*RECORDED DATA*
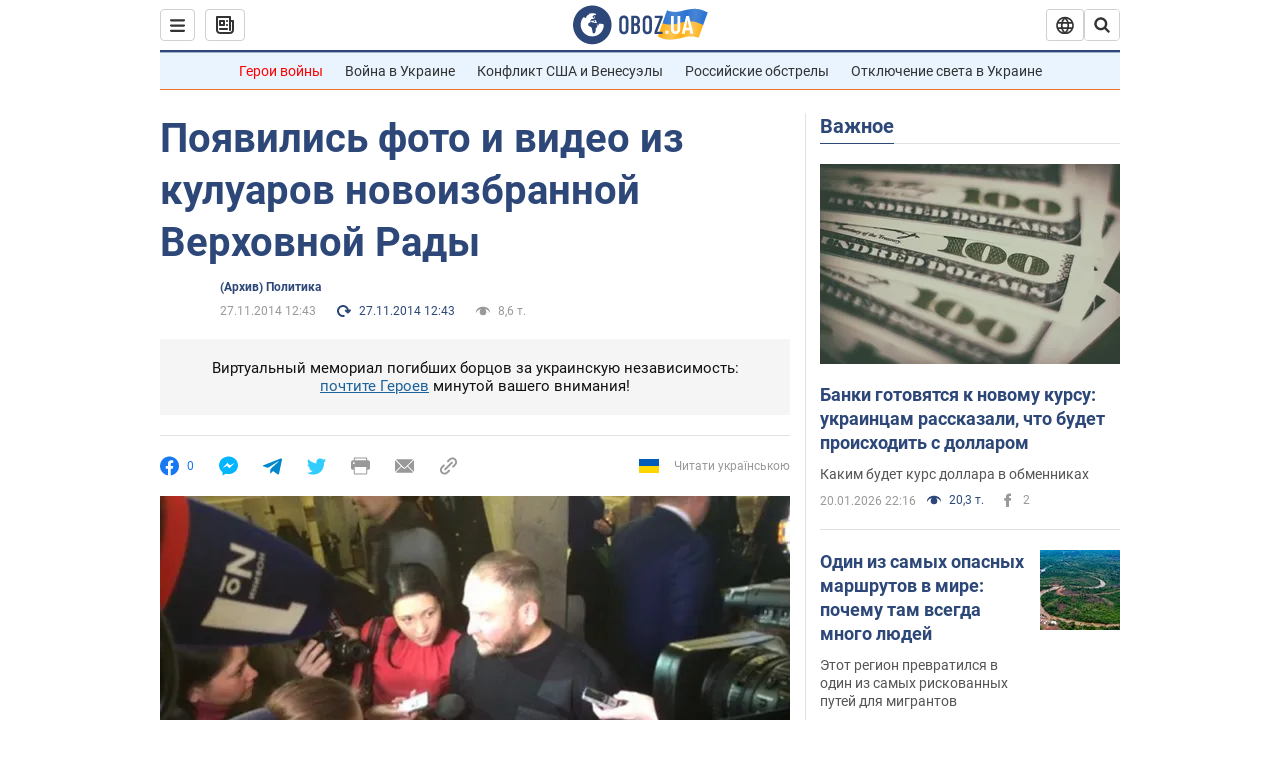

--- FILE ---
content_type: application/x-javascript; charset=utf-8
request_url: https://servicer.idealmedia.io/1418748/1?nocmp=1&sessionId=69709fd0-10102&sessionPage=1&sessionNumberWeek=1&sessionNumber=1&scale_metric_1=64.00&scale_metric_2=256.00&scale_metric_3=100.00&cbuster=1768988624079984356771&pvid=bb46bdd9-204d-41db-b5d2-57b20ccc34a2&implVersion=11&lct=1763555100&mp4=1&ap=1&consentStrLen=0&wlid=51d693ef-d60b-47df-aaed-3b2cf6508abd&uniqId=1388b&niet=4g&nisd=false&evt=%5B%7B%22event%22%3A1%2C%22methods%22%3A%5B1%2C2%5D%7D%2C%7B%22event%22%3A2%2C%22methods%22%3A%5B1%2C2%5D%7D%5D&pv=5&jsv=es6&dpr=1&hashCommit=cbd500eb&apt=2014-11-27T12%3A43%3A00&tfre=3738&w=0&h=1&tl=150&tlp=1&sz=0x1&szp=1&szl=1&cxurl=https%3A%2F%2Fnews.obozrevatel.com%2Fpolitics%2F90671-poyavilis-foto-i-video-iz-kuluarov-novoizbrannoj-verhovnoj-radyi.htm&ref=&lu=https%3A%2F%2Fnews.obozrevatel.com%2Fpolitics%2F90671-poyavilis-foto-i-video-iz-kuluarov-novoizbrannoj-verhovnoj-radyi.htm
body_size: 908
content:
var _mgq=_mgq||[];
_mgq.push(["IdealmediaLoadGoods1418748_1388b",[
["champion.com.ua","11963754","1","Сабо назвав майбутню зірку київського Динамо","Екстренер Динамо та збірної України Йожеф Сабо вважає, що нападник \"біло-синіх\" Матвій Пономаренко зможе закріпитися в основному складі команди та має гарне майбутнє","0","","","","HZDTGuPA-PCReCKhLmYSUtiZEPRmloE45ezlPt0dS6tKLdfngGlto9qxGjRgYmxhJP9NESf5a0MfIieRFDqB_Kldt0JdlZKDYLbkLtP-Q-UKnd7Vy_55ljmEIqoHbmL9",{"i":"https://s-img.idealmedia.io/n/11963754/45x45/423x0x1075x1075/aHR0cDovL2ltZ2hvc3RzLmNvbS90LzY4NzA0MS80OGQ1ODNmOWFmY2EyMGFlOThmM2FmYTM1MDA2ODIyYy5qcGVn.webp?v=1768988624-wKKrHjx_vpB2FjRBqE9d2-1gpaQTScMWEAhSh6PM7q4","l":"https://clck.idealmedia.io/pnews/11963754/i/1298901/pp/1/1?h=HZDTGuPA-PCReCKhLmYSUtiZEPRmloE45ezlPt0dS6tKLdfngGlto9qxGjRgYmxhJP9NESf5a0MfIieRFDqB_Kldt0JdlZKDYLbkLtP-Q-UKnd7Vy_55ljmEIqoHbmL9&utm_campaign=obozrevatel.com&utm_source=obozrevatel.com&utm_medium=referral&rid=ad07ecf4-f6ad-11f0-ac05-d404e6f98490&tt=Direct&att=3&afrd=296&iv=11&ct=1&gdprApplies=0&muid=q0lIwsNqEpH1&st=-300&mp4=1&h2=RGCnD2pppFaSHdacZpvmnoTb7XFiyzmF87A5iRFByjv3Uq9CZQIGhHBl6Galy7GAk9TSCRwSv8cyrs8w0o3L6w**","adc":[],"sdl":0,"dl":"","category":"Спорт","dbbr":0,"bbrt":0,"type":"e","media-type":"static","clicktrackers":[],"cta":"Читати далі","cdt":"","tri":"ad09c026-f6ad-11f0-ac05-d404e6f98490","crid":"11963754"}],],
{"awc":{},"dt":"desktop","ts":"","tt":"Direct","isBot":1,"h2":"RGCnD2pppFaSHdacZpvmnoTb7XFiyzmF87A5iRFByjv3Uq9CZQIGhHBl6Galy7GAk9TSCRwSv8cyrs8w0o3L6w**","ats":0,"rid":"ad07ecf4-f6ad-11f0-ac05-d404e6f98490","pvid":"bb46bdd9-204d-41db-b5d2-57b20ccc34a2","iv":11,"brid":32,"muidn":"q0lIwsNqEpH1","dnt":2,"cv":2,"afrd":296,"consent":true,"adv_src_id":39175}]);
_mgqp();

*TASK DIRECTIONS*
Leaving out the pictures, reproduce the whole listing above exactly.

*SOLVED EXERCISE*
--- FILE ---
content_type: application/x-javascript; charset=utf-8
request_url: https://servicer.idealmedia.io/1418748/1?nocmp=1&sessionId=69709fd0-10102&sessionPage=1&sessionNumberWeek=1&sessionNumber=1&scale_metric_1=64.00&scale_metric_2=256.00&scale_metric_3=100.00&cbuster=1768988624079984356771&pvid=bb46bdd9-204d-41db-b5d2-57b20ccc34a2&implVersion=11&lct=1763555100&mp4=1&ap=1&consentStrLen=0&wlid=51d693ef-d60b-47df-aaed-3b2cf6508abd&uniqId=1388b&niet=4g&nisd=false&evt=%5B%7B%22event%22%3A1%2C%22methods%22%3A%5B1%2C2%5D%7D%2C%7B%22event%22%3A2%2C%22methods%22%3A%5B1%2C2%5D%7D%5D&pv=5&jsv=es6&dpr=1&hashCommit=cbd500eb&apt=2014-11-27T12%3A43%3A00&tfre=3738&w=0&h=1&tl=150&tlp=1&sz=0x1&szp=1&szl=1&cxurl=https%3A%2F%2Fnews.obozrevatel.com%2Fpolitics%2F90671-poyavilis-foto-i-video-iz-kuluarov-novoizbrannoj-verhovnoj-radyi.htm&ref=&lu=https%3A%2F%2Fnews.obozrevatel.com%2Fpolitics%2F90671-poyavilis-foto-i-video-iz-kuluarov-novoizbrannoj-verhovnoj-radyi.htm
body_size: 908
content:
var _mgq=_mgq||[];
_mgq.push(["IdealmediaLoadGoods1418748_1388b",[
["champion.com.ua","11963754","1","Сабо назвав майбутню зірку київського Динамо","Екстренер Динамо та збірної України Йожеф Сабо вважає, що нападник \"біло-синіх\" Матвій Пономаренко зможе закріпитися в основному складі команди та має гарне майбутнє","0","","","","HZDTGuPA-PCReCKhLmYSUtiZEPRmloE45ezlPt0dS6tKLdfngGlto9qxGjRgYmxhJP9NESf5a0MfIieRFDqB_Kldt0JdlZKDYLbkLtP-Q-UKnd7Vy_55ljmEIqoHbmL9",{"i":"https://s-img.idealmedia.io/n/11963754/45x45/423x0x1075x1075/aHR0cDovL2ltZ2hvc3RzLmNvbS90LzY4NzA0MS80OGQ1ODNmOWFmY2EyMGFlOThmM2FmYTM1MDA2ODIyYy5qcGVn.webp?v=1768988624-wKKrHjx_vpB2FjRBqE9d2-1gpaQTScMWEAhSh6PM7q4","l":"https://clck.idealmedia.io/pnews/11963754/i/1298901/pp/1/1?h=HZDTGuPA-PCReCKhLmYSUtiZEPRmloE45ezlPt0dS6tKLdfngGlto9qxGjRgYmxhJP9NESf5a0MfIieRFDqB_Kldt0JdlZKDYLbkLtP-Q-UKnd7Vy_55ljmEIqoHbmL9&utm_campaign=obozrevatel.com&utm_source=obozrevatel.com&utm_medium=referral&rid=ad07ecf4-f6ad-11f0-ac05-d404e6f98490&tt=Direct&att=3&afrd=296&iv=11&ct=1&gdprApplies=0&muid=q0lIwsNqEpH1&st=-300&mp4=1&h2=RGCnD2pppFaSHdacZpvmnoTb7XFiyzmF87A5iRFByjv3Uq9CZQIGhHBl6Galy7GAk9TSCRwSv8cyrs8w0o3L6w**","adc":[],"sdl":0,"dl":"","category":"Спорт","dbbr":0,"bbrt":0,"type":"e","media-type":"static","clicktrackers":[],"cta":"Читати далі","cdt":"","tri":"ad09c026-f6ad-11f0-ac05-d404e6f98490","crid":"11963754"}],],
{"awc":{},"dt":"desktop","ts":"","tt":"Direct","isBot":1,"h2":"RGCnD2pppFaSHdacZpvmnoTb7XFiyzmF87A5iRFByjv3Uq9CZQIGhHBl6Galy7GAk9TSCRwSv8cyrs8w0o3L6w**","ats":0,"rid":"ad07ecf4-f6ad-11f0-ac05-d404e6f98490","pvid":"bb46bdd9-204d-41db-b5d2-57b20ccc34a2","iv":11,"brid":32,"muidn":"q0lIwsNqEpH1","dnt":2,"cv":2,"afrd":296,"consent":true,"adv_src_id":39175}]);
_mgqp();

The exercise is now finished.